Formation of transitory intrachain and interchain disulfide bonds accompanies the folding and oligomerization of simian virus 40 Vp1 in the cytoplasm.

Abstract

Pentamer formation by Vp1, the major capsid protein of simian virus 40, requires an interdigitation of structural elements from the Vp1 monomers [Liddington, R. C., Yan, Y., Moulai, J., Sahli, R., Benjamin, T. L. & Harrison, S. C. (1991) Nature (London) 354, 278-284]. Our analyses reveal that disulfide-linked Vp1 homooligomers are present in the simian virus 40-infected cytoplasm and that they are derived from a 41-kDa monomeric intermediate containing an intrachain disulfide bond(s). The 41-kDa species, emerging within 5 min of pulse labeling with [(35)S]methionine, is converted into a 45-kDa, disulfide-free Vp1 monomer and disulfide-bonded dimers through pentamers. The covalent oligomer formation is blocked in the presence of a sulfhydryl-modifying reagent. We propose that there are two stages in this Vp1 disulfide bonding. First, the newly synthesized Vp1 monomers acquire intrachain bonds as they fold and begin to interact. Next, these bonds are replaced with intermolecular bonds as the monomers assemble into pentamers. This sequential appearance of transitory disulfide bonds is consistent with a role for sulfhydryl-disulfide redox reactions in the coordinate folding of Vp1 chains into pentamers. The cytoplasmic Vp1 does not colocalize with marker proteins of the endoplasmic reticulum. This paper demonstrates in vivo disulfide formations and exchanges coupled to the folding and oligomerization of a mammalian protein in the cytoplasm, outside the secretory pathway. Such disulfide dynamics may be a general phenomenon for other cysteine-bearing mammalian proteins that fold in the cytoplasm.

* **Available data**:
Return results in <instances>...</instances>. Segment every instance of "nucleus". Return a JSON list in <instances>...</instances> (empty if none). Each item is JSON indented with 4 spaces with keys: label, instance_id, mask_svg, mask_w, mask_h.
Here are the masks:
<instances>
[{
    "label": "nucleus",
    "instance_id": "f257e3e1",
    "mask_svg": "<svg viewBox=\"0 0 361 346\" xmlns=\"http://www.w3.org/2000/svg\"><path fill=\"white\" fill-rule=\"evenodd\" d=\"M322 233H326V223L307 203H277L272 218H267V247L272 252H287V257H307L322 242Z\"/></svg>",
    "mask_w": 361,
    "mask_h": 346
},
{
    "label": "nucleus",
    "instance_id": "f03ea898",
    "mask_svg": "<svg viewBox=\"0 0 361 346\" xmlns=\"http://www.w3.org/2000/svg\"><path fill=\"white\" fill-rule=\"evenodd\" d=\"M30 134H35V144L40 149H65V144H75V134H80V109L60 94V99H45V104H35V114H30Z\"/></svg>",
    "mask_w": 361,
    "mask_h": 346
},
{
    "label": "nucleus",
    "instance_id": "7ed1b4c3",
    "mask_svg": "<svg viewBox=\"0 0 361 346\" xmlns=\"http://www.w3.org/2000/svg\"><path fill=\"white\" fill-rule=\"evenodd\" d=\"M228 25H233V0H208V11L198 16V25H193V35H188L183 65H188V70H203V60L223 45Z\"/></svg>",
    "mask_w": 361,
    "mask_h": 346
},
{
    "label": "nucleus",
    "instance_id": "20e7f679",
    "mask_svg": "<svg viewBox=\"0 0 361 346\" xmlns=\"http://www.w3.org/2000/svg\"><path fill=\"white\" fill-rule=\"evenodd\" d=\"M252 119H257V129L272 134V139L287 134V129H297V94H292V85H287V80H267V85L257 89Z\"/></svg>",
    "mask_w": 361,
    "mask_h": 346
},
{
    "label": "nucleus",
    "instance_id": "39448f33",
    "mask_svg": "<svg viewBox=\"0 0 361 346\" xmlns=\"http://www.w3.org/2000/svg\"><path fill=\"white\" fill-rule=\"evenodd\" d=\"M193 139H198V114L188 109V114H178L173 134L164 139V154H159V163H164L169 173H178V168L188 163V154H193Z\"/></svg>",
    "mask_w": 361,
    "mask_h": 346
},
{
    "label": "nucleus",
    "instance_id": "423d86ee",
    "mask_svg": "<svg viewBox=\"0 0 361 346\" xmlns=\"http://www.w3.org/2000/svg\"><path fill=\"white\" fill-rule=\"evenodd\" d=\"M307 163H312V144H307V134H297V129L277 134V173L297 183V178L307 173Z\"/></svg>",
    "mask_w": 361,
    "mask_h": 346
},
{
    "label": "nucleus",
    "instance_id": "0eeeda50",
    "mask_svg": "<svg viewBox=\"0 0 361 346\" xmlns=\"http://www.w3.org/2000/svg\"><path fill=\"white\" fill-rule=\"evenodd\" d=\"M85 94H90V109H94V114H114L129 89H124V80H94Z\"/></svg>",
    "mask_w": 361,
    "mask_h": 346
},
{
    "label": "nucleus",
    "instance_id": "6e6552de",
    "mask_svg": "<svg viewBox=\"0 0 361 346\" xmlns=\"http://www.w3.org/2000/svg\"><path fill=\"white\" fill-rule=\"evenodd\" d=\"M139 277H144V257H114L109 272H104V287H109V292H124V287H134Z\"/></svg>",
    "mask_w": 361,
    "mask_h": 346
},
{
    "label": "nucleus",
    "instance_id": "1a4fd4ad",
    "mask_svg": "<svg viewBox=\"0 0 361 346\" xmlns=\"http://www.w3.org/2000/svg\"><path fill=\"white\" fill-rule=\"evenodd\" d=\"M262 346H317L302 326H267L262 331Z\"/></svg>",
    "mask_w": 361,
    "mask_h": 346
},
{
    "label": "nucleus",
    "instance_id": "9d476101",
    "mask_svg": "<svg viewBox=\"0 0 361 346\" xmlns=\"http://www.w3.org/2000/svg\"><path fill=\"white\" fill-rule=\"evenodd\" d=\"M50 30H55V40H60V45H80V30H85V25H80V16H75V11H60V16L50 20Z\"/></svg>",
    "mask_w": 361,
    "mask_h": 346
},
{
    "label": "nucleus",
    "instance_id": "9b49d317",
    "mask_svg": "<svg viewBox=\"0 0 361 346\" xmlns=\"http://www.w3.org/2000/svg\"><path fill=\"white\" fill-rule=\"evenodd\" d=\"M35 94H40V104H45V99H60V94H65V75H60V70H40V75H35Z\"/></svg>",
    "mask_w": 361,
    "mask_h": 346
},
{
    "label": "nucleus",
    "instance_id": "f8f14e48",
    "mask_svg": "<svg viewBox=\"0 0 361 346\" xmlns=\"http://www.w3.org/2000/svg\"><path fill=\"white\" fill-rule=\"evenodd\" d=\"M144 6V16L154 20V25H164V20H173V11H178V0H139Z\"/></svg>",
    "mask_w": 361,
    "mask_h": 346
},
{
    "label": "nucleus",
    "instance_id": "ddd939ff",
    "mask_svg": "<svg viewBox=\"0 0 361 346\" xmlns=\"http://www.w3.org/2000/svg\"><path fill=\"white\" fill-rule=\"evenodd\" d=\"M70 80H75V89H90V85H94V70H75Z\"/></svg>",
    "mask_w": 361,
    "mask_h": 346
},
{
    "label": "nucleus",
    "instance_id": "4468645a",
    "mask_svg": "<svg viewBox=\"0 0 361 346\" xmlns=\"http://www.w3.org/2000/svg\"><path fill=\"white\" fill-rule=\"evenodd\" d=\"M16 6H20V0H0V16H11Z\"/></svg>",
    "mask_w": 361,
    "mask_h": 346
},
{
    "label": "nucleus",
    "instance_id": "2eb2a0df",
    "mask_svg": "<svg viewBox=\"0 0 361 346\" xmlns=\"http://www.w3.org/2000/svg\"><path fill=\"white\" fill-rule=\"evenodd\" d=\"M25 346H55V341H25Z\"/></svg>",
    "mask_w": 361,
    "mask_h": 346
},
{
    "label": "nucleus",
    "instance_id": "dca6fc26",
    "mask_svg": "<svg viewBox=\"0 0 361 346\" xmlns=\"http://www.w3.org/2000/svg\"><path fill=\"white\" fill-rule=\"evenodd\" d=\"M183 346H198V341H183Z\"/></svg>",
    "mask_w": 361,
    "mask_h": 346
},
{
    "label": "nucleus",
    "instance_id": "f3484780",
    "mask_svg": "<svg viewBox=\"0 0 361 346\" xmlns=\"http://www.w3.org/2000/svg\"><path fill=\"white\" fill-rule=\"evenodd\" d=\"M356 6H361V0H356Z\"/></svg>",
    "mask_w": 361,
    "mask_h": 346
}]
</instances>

* **Assigned task 1**:
List the authors of the Nature paper cited in the Vp1 abstract.
* **Assigned task 2**:
Using the Vp1 abstract, explain why the disulfide formation it reports is said to occur outside the secretory pathway.
* **Assigned task 3**:
Return the passage of the Vp1 abstract starting at "Formation of transitory" and ending at "Vp1 in the cytoplasm.".

* **Written reply 1**:
Liddington, R. C.; Yan, Y.; Moulai, J.; Sahli, R.; Benjamin, T. L.; Harrison, S. C.

* **Written reply 2**:
The disulfide-linked Vp1 forms are found in the cytoplasm of infected cells. The cytoplasmic Vp1 does not colocalize with marker proteins of the endoplasmic reticulum, so the bonding is placed in the cytoplasm rather than the secretory pathway.

* **Written reply 3**:
Formation of transitory intrachain and interchain disulfide bonds accompanies the folding and oligomerization of simian virus 40 Vp1 in the cytoplasm.